Portland, Oregon
Note: The following talk was given during the Trans Day of Resistance, March 31 in Portland, Oregon. Johnson is a member of the Portland branch of Workers World Party.
Where does transphobia come from? Are we born hating each other?
Civilizations throughout history have had different gender norms than we do — different conceptions of what it means to be a woman or a man or something else entirely.
There were societies that not only accepted but revered gender-diverse people, even ones where such people were necessary to their cultures. This is not to say that bigotry did not exist in those societies or that we need to go back to a time before things got corrupted. But merely to explain that societies have prevailing ideologies, normalized ways of thinking that are built around the conditions those societies existed in.
Transphobes talk about the degradation of society, a return to tradition, to the values of “Western Civilization.” What tradition are they referring to? Why does their tradition exclude trans people, while the traditions of some other cultures champion us?
Transphobia in our society has a root. It is the same place sexism (the oppression of women) comes from: patriarchy. And patriarchy has a root: class society.
There was a time before class society, when children were raised in a more communal fashion. Where monogamy was not the standard — a society where you may not know for sure who a child’s father is, but you always know who the mother is; mothers have a certain right of stewardship over their children.
As agriculture led to centralized static living, and the land was enclosed and divided up, so too did relationships change from fluid, to polygamy (but only for men; a woman could never have multiple husbands), to strict monogamy. Marriages became more permanent, and instead of children falling under the final purview of their mother, both became the property of the father. Thus we have the nuclear family, the smallest building block of class society.
Why was this necessary? When a man died, his land and his wealth fell to his son. The legitimacy of a child’s parentage could not be questioned.
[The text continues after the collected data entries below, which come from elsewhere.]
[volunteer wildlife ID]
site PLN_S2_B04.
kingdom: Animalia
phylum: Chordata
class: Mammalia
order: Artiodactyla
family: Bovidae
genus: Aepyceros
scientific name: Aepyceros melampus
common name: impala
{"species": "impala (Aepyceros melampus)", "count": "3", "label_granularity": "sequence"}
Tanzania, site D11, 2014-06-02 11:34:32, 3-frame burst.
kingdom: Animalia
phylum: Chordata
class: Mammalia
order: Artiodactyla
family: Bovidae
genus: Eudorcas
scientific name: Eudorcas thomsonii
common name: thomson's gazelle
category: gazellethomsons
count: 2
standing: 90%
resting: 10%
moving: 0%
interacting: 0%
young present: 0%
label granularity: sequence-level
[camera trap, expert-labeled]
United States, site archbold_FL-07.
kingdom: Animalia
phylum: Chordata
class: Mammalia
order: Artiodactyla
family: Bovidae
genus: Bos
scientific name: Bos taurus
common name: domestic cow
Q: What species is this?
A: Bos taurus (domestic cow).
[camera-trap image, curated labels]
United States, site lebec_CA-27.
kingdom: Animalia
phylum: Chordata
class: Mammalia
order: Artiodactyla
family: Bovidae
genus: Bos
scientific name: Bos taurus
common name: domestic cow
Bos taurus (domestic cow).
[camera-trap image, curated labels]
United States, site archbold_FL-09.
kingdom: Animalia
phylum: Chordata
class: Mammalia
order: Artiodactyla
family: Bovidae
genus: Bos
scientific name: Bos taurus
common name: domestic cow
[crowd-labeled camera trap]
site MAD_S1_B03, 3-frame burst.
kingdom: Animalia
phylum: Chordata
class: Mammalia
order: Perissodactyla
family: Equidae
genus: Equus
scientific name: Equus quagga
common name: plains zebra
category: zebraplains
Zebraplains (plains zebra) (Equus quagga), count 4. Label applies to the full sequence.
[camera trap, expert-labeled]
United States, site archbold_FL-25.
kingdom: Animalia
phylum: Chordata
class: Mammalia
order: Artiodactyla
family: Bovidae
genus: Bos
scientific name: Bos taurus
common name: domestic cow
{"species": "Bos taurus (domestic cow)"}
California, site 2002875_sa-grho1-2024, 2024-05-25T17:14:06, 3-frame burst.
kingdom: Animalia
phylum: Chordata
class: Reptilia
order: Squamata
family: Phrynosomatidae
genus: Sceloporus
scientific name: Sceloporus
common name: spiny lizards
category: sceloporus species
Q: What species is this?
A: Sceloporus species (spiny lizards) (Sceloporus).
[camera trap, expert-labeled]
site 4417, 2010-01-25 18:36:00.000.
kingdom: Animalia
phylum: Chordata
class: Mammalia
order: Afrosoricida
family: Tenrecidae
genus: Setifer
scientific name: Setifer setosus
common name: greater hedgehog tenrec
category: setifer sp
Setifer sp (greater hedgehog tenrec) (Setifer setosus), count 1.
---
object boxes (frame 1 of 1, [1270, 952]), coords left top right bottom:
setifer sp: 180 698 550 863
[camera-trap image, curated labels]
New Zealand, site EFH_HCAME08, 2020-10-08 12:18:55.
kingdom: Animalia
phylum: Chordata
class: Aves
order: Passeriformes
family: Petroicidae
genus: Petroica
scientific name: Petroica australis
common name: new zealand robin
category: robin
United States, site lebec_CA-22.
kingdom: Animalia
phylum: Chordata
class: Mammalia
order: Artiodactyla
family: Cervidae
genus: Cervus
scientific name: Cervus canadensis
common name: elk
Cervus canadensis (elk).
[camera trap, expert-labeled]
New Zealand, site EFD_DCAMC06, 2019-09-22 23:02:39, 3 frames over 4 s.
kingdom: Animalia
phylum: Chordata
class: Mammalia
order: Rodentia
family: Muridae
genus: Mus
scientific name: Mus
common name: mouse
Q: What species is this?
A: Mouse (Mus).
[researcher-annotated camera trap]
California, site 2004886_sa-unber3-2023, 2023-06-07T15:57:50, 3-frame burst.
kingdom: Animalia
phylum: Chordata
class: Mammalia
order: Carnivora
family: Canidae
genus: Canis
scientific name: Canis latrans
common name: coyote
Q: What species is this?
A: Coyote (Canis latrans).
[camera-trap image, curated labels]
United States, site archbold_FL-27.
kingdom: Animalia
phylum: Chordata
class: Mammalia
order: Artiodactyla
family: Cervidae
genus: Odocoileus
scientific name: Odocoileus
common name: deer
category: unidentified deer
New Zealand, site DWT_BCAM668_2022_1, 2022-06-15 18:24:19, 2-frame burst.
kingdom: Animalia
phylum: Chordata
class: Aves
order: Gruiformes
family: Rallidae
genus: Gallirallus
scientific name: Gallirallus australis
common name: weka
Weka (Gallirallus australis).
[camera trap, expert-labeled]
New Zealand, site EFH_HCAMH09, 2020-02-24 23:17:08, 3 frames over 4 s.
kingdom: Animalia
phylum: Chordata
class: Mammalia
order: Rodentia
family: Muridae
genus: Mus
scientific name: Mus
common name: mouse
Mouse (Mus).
Infidelity was a high crime, and women became shackled to their husbands for the purpose of preserving the class structure.
This is the tradition that feudalism and, later, capitalism were born into. This was part of the prevailing ideology that kept those at the top rich and powerful. And thus it was necessary to make those at the bottom believe in it, lest they start questioning everything else.
Innate threats to class society
Some people pose innate threats to this system: people like independent women, like gay people, like transgender people. While in a communal society, those people would have been able to play a role in the shared responsibility of raising children; they did not have a place in class society. Their existence threatened the house of cards everything was perched upon.
Have you ever noticed how bigots are more willing to tolerate queer folks who seem “normal?” The white gay couple in the suburbs? The passing strictly binary trans woman? It’s because those people at least approximate the existing class structure. The further away you get from it, the less comfortable they are. But that’s why people were taught to hate us. They say we’re unnatural. We don’t fit into their family values. We corrupt the moral fabric of society.
Whether bigots realize it or not, and usually they don’t, the tradition of heteronormative families serving property is what people are talking about when they discuss a return to traditionalism at the expense of trans folks.
Now, your typical backward worker isn’t thinking of all these thousands of years of history, when they say that trans people are ruining things. What they’re thinking about is how hard it is to survive: how hard they work; how little they make; how much they pay in medical bills; how there’s nothing they can believe in anymore; and how it’s only getting harder. They desperately want to cling to what they do have.
And so instead of looking up at the top of the pyramid, they listen to the ruling class when they’re told that the people at the bottom of the pyramid are upsetting the natural order and threatening everything they hold dear.
This is where bigotry comes from. This is how we get the frothing hatred toward “wokism.” Of people of color. Of the LGBTQ2S+ community. It’s a fear of losing one’s place in the system.
So when you wonder: “Why do they hate us so much? Why are they passing all these bills across the country to hurt us and to exclude us and to drive us to suicide?” It’s because conditions are getting bad, and the ruling class needs a distraction. They want the working class violently angry at us instead of them.
Enough! Enough relying on the system to fix the system! The capitalist system is the reason a bunch of fascists are in the government getting ready to kill us!
This is what we mean when we say that trans rights are a class issue. We have to unite as workers, stop looking at things individually, see how they’re all connected and fight the problem at the root.
Get organized! Get out of the closet and into the streets!